## Exercice 1
Indiquez si chacune des affirmations suivantes est conforme à l'extrait sur la responsabilité des registres en répondant par oui ou par non, puis citez mot pour mot le passage qui tranche. (a) Le marché compte 13 millions de noms en .de. (b) La cour d'appel de Versailles a tenu le registre pour responsable d'un enregistrement illicite. (c) L'affaire examinée par le Bundesgerichtshof portait sur le nom regierung-oberfranken.de.

======== Extrait

October 28, 2011

Toujours la question de la responsabilité des registres et registrars

Inversion des rôles dans le couple franco-allemand du droit des noms de domaine ? En Allemagne, les juridictions sont habituellement plus favorables aux acteurs des noms de domaine que leurs homologues françaises. On ne compte plus, par exemple, le nombre de jugements gagnés par Sedo outre-Rhin, alors qu'on les cherche en France. Des investisseurs allemands en noms de domaine sont allés jusque devant la Cour Européenne des Droits de l'Homme, alors qu'ils préfèrent faire profil bas en France. S'il fallait des facteurs d'explication, on pourrait peut-être les chercher du côté du tropisme "naturel" des juges, et aussi de l'ampleur respective des marchés (13 millions de noms en .de, 2 millions en .fr).

Alors qu'il y a quelques jours la cour d'appel de Versailles a jugé que le registre ne peut être tenu responsable si un enregistrement illicite a été effectué dans l'espace qu'il gère, voici que le Bundesgerichtshof, soit la plus haute instance allemande, est allé en sens inverse - ou presque !
Dans une affaire relative au nom regierung-oberfranken.de (I ZR 131/10), les juges ont estimé que le registre local, DENIC, a l'obligation d'annuler l'enregistrement d'un nom de domaine s'il est établi que la violation du droit est évidente et vérifiable sans qu'il soit besoin de chercher des informations supplémentaires ("Die DENIC eG muss eine ihr bekannt gegebene rechtsverletzende Domainregistrierung löschen, wenn die Rechtsverletzung offenkundig und ohne weiteres für sie feststellbar ist").

Question : comment un registre (ou un registrar) peut-il identifier un nom violant manifestement un droit ? Car à l'impossible nul n'est tenu !

================
======== Enregistrements

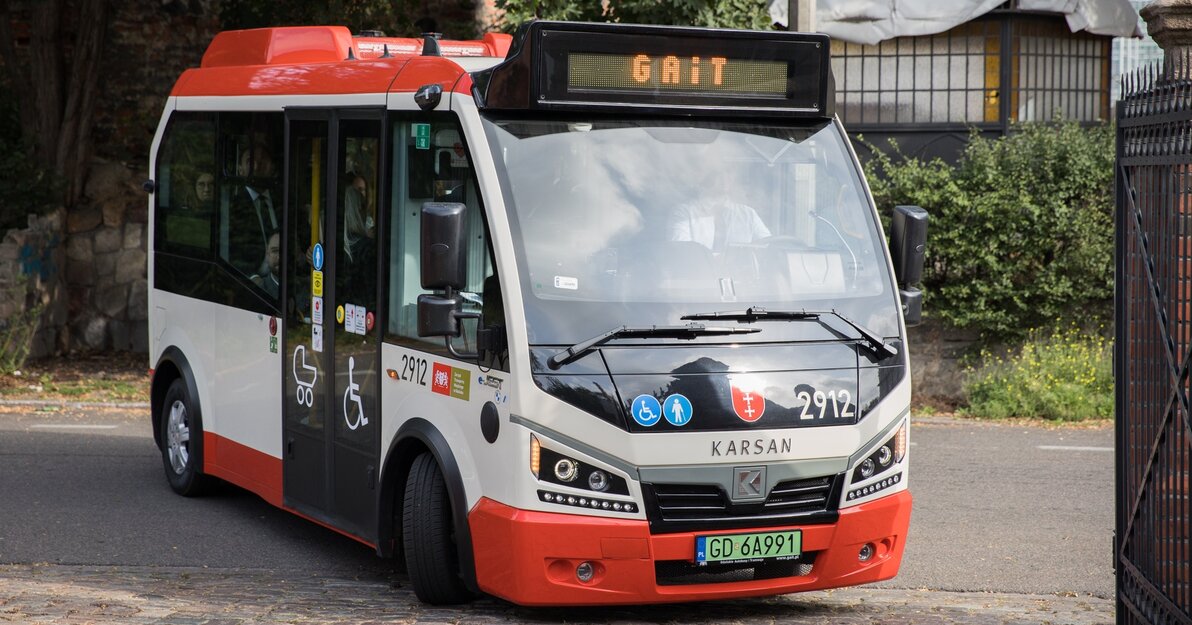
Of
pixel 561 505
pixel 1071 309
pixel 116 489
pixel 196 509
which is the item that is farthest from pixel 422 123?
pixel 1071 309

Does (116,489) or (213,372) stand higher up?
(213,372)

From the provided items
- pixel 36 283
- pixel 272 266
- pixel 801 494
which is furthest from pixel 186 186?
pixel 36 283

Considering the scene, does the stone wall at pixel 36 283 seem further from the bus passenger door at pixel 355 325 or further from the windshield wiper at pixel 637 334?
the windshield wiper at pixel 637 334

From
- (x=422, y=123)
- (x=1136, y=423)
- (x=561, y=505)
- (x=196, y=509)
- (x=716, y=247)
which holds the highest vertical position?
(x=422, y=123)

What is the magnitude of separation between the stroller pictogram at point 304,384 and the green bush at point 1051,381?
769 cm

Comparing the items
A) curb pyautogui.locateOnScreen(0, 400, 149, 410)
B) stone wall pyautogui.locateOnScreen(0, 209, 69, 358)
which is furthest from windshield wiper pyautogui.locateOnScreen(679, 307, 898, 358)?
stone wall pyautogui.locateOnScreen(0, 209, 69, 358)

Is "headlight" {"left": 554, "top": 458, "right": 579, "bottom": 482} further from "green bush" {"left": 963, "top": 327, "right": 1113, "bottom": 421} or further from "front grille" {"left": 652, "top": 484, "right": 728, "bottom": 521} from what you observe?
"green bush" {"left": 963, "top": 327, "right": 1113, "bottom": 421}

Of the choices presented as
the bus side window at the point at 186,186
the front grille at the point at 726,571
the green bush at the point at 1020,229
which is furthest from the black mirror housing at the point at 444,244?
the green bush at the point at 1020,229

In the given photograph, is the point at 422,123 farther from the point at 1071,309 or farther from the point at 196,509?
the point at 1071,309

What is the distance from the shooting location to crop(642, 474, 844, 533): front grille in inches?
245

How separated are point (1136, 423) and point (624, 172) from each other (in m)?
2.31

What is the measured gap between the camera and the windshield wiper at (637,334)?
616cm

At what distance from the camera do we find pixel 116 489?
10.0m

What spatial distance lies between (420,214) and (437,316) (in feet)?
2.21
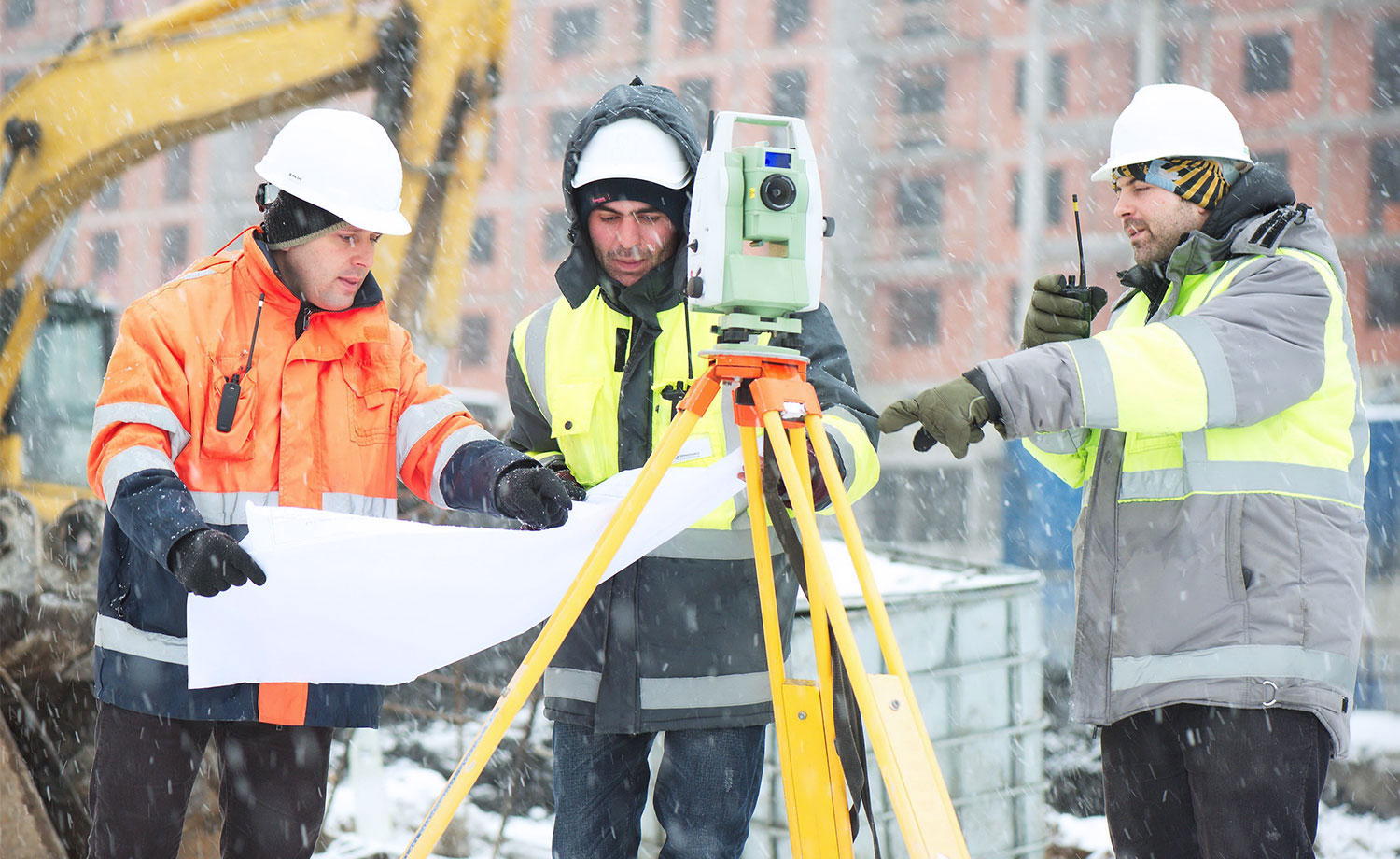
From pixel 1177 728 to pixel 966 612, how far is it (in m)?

================

## Exercice 2
Dénombrez les lignes des enregistrements qui contiennent la chaîne « further », en tenant compte de la casse, et donnez uniquement ce nombre.

## Résultat 1
(a) Oui : « 13 millions de noms en .de »
(b) Non : « le registre ne peut être tenu responsable si un enregistrement illicite a été effectué dans l'espace qu'il gère »
(c) Oui : « Dans une affaire relative au nom regierung-oberfranken.de »

## Résultat 2
2